Sask. Polytech team develops efficient wild rice harvester boat design
Saskatchewan’s wild rice industry is getting a boost — a new boat design that promises to make harvesting more efficient.
The new boats represent a positive advancement for Saskatchewan’s wild rice industry, according to Napoleon Gardner, an NWC Wild Rice Company advisor.
“This will maximize harvest and the return to the pockets of families up north,” he said.
Last year, a team at Sask. Polytech received $400,000 from Prairiescan Community Economic Development and Diversification to develop the wild rice harvesting boat.
“The equipment that they’ve had over the years is starting to deteriorate. They can’t find parts, so this is timely in a sense of having a new machine they will be able to take advantage of,” Gardner says.
The goal of the project is to design and build a new modular boat with a more economical and easily repairable propulsion system.

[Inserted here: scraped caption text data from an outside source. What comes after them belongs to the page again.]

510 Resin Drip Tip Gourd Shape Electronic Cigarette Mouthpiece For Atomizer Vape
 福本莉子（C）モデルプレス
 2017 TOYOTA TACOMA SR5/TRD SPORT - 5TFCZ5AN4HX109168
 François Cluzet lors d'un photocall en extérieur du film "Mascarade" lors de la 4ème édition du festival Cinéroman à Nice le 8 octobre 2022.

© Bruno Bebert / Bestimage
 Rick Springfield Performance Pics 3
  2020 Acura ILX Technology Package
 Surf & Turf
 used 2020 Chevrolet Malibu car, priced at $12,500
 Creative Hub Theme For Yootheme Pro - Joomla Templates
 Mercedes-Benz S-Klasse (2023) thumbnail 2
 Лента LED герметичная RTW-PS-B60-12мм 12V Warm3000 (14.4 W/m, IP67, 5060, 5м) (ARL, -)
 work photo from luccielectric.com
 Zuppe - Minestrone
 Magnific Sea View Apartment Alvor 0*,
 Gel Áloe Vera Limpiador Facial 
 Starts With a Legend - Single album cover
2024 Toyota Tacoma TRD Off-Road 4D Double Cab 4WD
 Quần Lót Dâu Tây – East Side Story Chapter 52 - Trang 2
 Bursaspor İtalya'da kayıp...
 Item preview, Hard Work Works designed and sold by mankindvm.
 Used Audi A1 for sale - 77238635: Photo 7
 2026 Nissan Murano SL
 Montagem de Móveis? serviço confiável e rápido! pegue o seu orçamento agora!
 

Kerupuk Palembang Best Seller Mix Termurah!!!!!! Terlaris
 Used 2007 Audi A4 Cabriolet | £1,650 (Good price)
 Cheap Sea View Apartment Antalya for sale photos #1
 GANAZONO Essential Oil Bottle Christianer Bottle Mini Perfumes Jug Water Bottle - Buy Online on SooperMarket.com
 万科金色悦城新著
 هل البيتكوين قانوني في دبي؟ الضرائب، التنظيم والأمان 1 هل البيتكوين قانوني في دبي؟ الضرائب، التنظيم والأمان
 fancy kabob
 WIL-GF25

Engineers at Sask. Polytech got involved in the project with partners from the NWC Wild Rice Company and Gabriel Dumont Institute to help this agriculture sector update their boats, often cobbled together with impractical parts like “1980 snowmobile engine and parts from the ultralight aircraft industry,” said Chris Thompson with the Ag Equipment Tech program.
“Those parts are hard to come by and are expensive, so we needed to develop something that’s sustainable for the future.”
(Carla Shynkaruk / CTV News)
The new boats will manoeuvre through the tall grass where wild rice grows in northern lakes. Upkeep on the boats is much easier for isolated communities.
“We can repair components when we need to with the partners up north when they’re harvesting. The engines themselves are a four stroke engine, electronic fuel injection engine, much like would be in your car, but designed for heavy operation,” said Thompson.
The impact of these new boats will empower community members to maintain their rice harvester fleets themselves.
Giving Saskatchewan’s wild rice industry this boost could essentially mean more rice being produced and exported by the seven Indigenous communities involved in production. Like most aspects of the agriculture industry, success will ultimately be left in the hands of mother nature to decide.
“It depends what happens with the land, the climate, the temperature, the water levels, so that has some bearing,” Gardner said.